**Passage shown**.
──────────

Research article abstracts have been widely investigated through mostly macro-level and, lately, micro-level (Cao & Xiao, 2013). As for the former, the macro-level focuses on analyzing the rhetorical structure of the abstract (see Bhatia, 1993). In the micro-level analysis, the abstracts are analyzed by investigating specific linguistic features, such as lexical bundles, tenses, and reporting verbs (see Biber, 1995; Biber et al., 1998). Other comparative studies of different corpora have shown that linguistic features share several cross-linguistic and cross-cultural similarities and differences. For instance, Hu and Cao (2011) analyzed metadiscourse markers (i.e., hedges and boosters) in English and Chinese abstracts. The study revealed cross-linguistic differences between Chinese and English abstracts in terms of reporting results using hedges and making generalizations or conclusions. Alharbi and Swales (2011) conducted a contrastive analysis of 28 Arabic and English paired abstracts written by Arabic authors, revealing little use of first person pronouns or promotional elements in the English abstracts. The authors attributed these findings to certain scholastic traditions in the Arab World.

──────────

**Rows**.
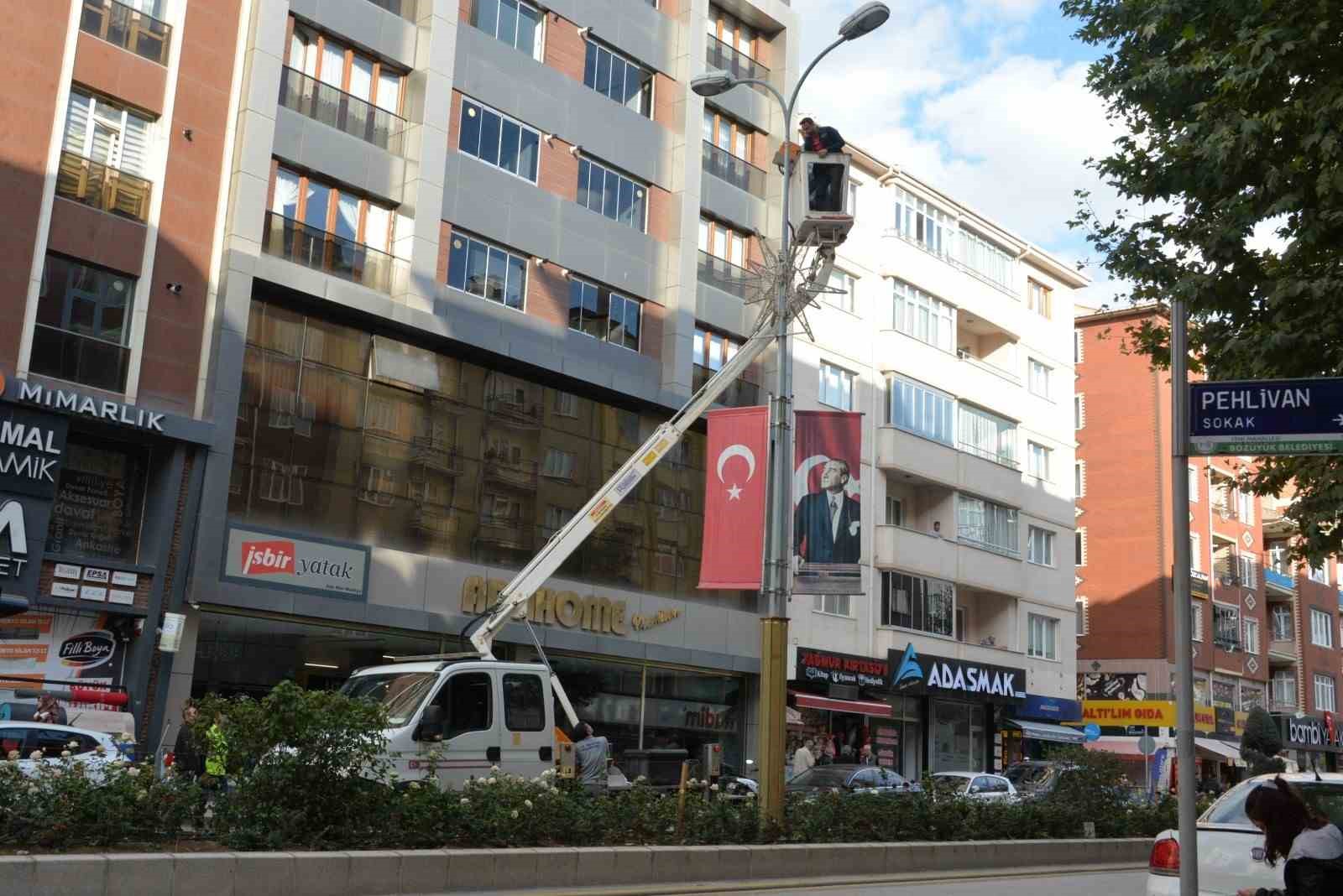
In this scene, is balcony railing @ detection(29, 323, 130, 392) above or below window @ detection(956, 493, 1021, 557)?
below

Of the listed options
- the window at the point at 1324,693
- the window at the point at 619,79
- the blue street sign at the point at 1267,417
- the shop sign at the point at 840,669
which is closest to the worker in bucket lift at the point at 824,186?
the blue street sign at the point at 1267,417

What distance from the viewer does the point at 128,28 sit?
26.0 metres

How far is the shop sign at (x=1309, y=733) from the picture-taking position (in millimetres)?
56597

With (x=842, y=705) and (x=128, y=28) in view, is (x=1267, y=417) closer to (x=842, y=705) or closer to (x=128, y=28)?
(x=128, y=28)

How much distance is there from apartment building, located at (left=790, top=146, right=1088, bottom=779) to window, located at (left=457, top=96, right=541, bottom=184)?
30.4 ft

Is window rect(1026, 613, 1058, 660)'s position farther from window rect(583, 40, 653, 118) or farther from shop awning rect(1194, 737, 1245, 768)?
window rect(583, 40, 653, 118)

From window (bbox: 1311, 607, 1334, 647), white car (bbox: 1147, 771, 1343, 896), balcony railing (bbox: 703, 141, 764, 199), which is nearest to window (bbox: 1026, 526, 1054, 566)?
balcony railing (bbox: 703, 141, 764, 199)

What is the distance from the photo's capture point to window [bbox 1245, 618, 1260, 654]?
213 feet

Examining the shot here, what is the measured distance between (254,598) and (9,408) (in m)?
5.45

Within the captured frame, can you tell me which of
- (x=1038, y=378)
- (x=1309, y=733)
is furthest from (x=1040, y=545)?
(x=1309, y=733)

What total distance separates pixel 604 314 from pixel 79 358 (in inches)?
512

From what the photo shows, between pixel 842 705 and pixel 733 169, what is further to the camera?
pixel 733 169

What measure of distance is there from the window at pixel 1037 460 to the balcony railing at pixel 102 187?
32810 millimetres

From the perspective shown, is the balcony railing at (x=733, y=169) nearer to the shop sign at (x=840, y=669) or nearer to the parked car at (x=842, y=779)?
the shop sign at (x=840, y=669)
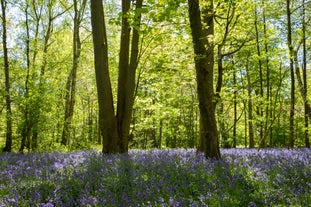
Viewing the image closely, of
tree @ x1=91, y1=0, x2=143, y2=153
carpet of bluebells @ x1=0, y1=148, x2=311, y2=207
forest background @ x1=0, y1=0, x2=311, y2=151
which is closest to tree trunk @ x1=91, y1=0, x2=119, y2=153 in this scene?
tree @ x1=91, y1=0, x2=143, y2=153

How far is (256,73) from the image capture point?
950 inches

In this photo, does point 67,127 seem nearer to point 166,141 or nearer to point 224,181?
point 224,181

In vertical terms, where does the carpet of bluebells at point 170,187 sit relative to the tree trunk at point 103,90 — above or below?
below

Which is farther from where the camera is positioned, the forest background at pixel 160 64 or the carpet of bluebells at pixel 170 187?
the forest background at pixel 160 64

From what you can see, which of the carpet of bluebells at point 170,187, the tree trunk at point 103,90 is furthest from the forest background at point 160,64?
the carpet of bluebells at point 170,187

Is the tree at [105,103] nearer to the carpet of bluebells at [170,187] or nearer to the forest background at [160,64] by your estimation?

──────────

**Instruction**. Extract the passage on research article abstracts in full, word for word, without any changes.

**The completed task**.
Research article abstracts have been widely investigated through mostly macro-level and, lately, micro-level (Cao & Xiao, 2013). As for the former, the macro-level focuses on analyzing the rhetorical structure of the abstract (see Bhatia, 1993). In the micro-level analysis, the abstracts are analyzed by investigating specific linguistic features, such as lexical bundles, tenses, and reporting verbs (see Biber, 1995; Biber et al., 1998). Other comparative studies of different corpora have shown that linguistic features share several cross-linguistic and cross-cultural similarities and differences. For instance, Hu and Cao (2011) analyzed metadiscourse markers (i.e., hedges and boosters) in English and Chinese abstracts. The study revealed cross-linguistic differences between Chinese and English abstracts in terms of reporting results using hedges and making generalizations or conclusions. Alharbi and Swales (2011) conducted a contrastive analysis of 28 Arabic and English paired abstracts written by Arabic authors, revealing little use of first person pronouns or promotional elements in the English abstracts. The authors attributed these findings to certain scholastic traditions in the Arab World.